Les libanais exposaient leurs particularités. « Pour nous, il n’y a pas de problème de place, avec plus de 2000 anneaux, et le Liban est trop petit pour pouvoir construire d’autres marinas. Notre problème, c’est que nos installations sont souvent venues en complément de complexes immobiliers de luxe. Donc coupées des libanais, du territoire. » Odyssea est donc une réponse concrète à ce problème, en faisant du port la vitrine de sa culture et de son territoire. Et le Liban est tellement chargé d’histoire !

La Lybie, observateur attentif.

Le représentant lybien clôturait le tour de table en affirmant que son pays a la ferme intention de s’ouvrir à la plaisance rapidement, et que les navigateurs sillonnant la Méditerranée pourront sans doute un jour pousser plus à l’Est leur cabotage africain…

Les représentants du Ministère Français du Tourisme insistaient de leur côté sur plusieurs caractéristiques d’Odyssea : « C’est un programme moteur, de convergence, capable de bouger tous les acteurs vers des intérêts communs. Sa dimension est universelle, pas seulement maritime. Odyssea permet à chaque pays, collectivité ou Cité de se développer à son rythme. Et enfin, le programme mets en valeur la Cité dans son ensemble, pilier de la vie et de l’histoire méditarranéenne ».

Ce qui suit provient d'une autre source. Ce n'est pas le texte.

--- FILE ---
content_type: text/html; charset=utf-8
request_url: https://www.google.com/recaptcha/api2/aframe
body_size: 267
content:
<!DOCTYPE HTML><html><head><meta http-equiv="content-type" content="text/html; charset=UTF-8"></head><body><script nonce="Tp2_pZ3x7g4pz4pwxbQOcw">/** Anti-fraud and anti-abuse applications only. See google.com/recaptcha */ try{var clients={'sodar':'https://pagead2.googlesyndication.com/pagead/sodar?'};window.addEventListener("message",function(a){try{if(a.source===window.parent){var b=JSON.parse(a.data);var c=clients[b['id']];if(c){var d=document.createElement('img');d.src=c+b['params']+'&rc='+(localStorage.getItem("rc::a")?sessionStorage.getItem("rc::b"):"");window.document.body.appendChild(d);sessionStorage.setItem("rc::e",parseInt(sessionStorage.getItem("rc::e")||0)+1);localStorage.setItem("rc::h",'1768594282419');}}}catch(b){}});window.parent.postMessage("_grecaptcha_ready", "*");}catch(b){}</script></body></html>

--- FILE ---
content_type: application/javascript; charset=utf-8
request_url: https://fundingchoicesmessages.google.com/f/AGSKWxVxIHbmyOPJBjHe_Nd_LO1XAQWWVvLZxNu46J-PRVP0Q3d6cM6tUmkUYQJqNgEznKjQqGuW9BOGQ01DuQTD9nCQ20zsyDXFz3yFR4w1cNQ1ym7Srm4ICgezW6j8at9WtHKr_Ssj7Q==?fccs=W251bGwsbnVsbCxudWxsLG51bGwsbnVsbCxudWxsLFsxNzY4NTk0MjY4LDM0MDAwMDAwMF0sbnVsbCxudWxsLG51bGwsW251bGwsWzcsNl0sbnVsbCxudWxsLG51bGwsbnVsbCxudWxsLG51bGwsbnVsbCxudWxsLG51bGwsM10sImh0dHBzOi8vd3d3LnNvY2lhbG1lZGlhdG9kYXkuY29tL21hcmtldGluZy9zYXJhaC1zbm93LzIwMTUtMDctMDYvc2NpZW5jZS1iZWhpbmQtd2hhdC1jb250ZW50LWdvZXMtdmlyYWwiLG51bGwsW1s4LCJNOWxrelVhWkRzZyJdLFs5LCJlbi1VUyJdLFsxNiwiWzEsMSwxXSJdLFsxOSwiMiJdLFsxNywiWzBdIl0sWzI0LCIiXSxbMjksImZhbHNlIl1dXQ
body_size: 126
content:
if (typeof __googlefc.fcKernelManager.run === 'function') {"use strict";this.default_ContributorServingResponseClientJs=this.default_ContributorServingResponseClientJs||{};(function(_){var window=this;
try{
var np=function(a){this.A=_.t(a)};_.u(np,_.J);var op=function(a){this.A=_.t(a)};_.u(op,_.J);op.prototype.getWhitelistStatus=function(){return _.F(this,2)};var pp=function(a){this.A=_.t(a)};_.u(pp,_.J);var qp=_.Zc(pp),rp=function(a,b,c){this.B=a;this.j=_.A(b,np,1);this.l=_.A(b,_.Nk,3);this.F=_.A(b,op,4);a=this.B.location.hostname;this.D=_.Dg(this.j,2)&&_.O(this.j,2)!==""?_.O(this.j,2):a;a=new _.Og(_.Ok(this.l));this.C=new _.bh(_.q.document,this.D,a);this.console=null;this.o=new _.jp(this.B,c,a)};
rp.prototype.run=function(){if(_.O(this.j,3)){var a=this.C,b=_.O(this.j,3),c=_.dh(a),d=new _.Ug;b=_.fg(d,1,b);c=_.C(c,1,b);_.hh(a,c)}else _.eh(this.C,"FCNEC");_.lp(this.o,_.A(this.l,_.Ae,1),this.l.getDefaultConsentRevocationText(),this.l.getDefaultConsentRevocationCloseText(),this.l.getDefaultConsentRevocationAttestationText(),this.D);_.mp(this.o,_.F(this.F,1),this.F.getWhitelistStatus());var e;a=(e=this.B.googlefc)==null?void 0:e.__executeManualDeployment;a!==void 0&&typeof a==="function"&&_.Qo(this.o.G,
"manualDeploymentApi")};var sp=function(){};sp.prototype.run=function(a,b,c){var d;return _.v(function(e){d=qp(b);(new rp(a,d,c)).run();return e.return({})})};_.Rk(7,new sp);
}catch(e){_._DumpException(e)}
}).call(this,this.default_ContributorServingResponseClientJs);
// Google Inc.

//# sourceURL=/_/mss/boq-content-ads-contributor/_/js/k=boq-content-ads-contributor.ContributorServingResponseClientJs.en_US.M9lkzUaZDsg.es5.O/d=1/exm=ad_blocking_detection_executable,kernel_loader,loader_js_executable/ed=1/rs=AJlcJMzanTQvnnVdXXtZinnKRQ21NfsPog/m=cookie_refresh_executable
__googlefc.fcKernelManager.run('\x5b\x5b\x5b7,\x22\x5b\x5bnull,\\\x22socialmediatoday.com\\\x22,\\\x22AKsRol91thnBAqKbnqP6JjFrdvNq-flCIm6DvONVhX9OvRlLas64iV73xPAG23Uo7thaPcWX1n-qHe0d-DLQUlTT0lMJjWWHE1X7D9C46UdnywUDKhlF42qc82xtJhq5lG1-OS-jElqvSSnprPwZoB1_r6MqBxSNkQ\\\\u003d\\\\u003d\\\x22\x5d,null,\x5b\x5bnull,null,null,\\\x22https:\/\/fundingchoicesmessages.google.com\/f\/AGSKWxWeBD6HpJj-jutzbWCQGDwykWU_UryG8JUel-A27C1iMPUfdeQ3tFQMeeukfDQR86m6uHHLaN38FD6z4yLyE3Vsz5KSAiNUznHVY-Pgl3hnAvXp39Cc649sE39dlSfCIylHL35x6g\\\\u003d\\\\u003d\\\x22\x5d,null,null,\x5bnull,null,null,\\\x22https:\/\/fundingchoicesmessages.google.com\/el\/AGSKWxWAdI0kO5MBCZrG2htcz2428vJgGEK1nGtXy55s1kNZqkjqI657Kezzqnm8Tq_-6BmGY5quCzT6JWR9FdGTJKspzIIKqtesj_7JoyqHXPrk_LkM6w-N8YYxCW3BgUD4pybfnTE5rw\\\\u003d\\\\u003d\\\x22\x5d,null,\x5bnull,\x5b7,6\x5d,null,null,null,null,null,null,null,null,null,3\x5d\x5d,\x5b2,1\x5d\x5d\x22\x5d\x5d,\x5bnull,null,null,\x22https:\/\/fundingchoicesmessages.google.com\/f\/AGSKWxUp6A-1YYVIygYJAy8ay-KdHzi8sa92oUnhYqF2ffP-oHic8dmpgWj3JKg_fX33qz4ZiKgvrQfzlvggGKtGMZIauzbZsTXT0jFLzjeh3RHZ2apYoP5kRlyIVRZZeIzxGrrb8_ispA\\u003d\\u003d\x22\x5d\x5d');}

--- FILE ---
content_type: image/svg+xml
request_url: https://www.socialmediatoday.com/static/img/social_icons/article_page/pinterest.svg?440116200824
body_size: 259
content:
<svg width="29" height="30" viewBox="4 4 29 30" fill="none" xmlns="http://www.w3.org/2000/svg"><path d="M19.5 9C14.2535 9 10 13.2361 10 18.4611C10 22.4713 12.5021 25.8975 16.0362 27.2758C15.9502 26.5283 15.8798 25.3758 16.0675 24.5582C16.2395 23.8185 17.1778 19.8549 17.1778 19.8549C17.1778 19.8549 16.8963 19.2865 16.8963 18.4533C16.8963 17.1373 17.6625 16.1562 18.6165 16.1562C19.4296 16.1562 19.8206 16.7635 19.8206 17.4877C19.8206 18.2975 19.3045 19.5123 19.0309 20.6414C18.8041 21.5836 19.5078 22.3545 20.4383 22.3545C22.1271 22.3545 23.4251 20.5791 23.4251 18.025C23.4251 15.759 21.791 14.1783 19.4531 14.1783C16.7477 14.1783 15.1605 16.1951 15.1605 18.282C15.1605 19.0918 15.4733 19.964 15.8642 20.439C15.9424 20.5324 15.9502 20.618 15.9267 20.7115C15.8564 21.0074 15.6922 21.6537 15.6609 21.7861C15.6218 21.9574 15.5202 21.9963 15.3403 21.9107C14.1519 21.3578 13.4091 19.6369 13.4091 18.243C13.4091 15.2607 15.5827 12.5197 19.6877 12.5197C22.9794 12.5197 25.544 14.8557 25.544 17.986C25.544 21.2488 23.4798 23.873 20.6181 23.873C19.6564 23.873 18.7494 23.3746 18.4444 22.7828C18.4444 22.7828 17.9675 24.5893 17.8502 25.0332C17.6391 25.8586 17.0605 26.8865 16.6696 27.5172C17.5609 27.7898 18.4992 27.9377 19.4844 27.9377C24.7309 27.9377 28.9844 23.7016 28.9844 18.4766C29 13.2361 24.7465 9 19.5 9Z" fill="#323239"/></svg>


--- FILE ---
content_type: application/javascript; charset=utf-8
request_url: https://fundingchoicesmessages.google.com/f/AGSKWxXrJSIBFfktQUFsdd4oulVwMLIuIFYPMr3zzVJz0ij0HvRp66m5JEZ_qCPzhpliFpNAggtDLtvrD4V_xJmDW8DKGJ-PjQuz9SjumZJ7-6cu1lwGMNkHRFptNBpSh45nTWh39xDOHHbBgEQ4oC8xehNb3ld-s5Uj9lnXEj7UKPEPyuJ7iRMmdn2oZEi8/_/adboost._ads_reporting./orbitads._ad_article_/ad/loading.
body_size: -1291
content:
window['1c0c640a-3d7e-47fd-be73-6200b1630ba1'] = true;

Serge Pallarès concluait cette conférence : « Ce qui nous unit, c’est la Mediterranée, qui restera malgré les conflits et les tensions Mare Nostrum. La France, avec ses 30 années d’expérience, ne doit pas être directive mais agir comme un conseiller avisé. Parce que notre expérience s’est construite aussi sur des erreurs, et que nous avons toujours des problèmes dont certains ne pourront se résoudre sans l’aide de nos partenaires…Notre intérêt à travers cette confédération, c’est de faire bloc autour d’un confrère lybien, libanais ou marocain lorsqu’il devra affronter une difficulté dans son projet. Il faut faire bouger la flotte des 7 millions de plaisanciers méditerranéens, qu’ils circulent plus largement, plus loin vers de nouveaux rivages. La Méditerranée, c’est 150 millions d’habitants qui accueillent chaque année 200 millions de visiteurs. A nous, professionnels, de lui donner les moyens de le faire en intelligence avec notre mer. Odyssea est aujourd’hui notre meilleur outil, qui doit faire plus et mieux naviguer, réconcilier les territoires avec leur littoral, répondre aux problèmes de saturation au Nord et de développement au Sud, de formation et de reconversion. Ce que nous lançons aujourd’hui c’est un chantier sur les 50 prochaines années, on creuse un sillon.»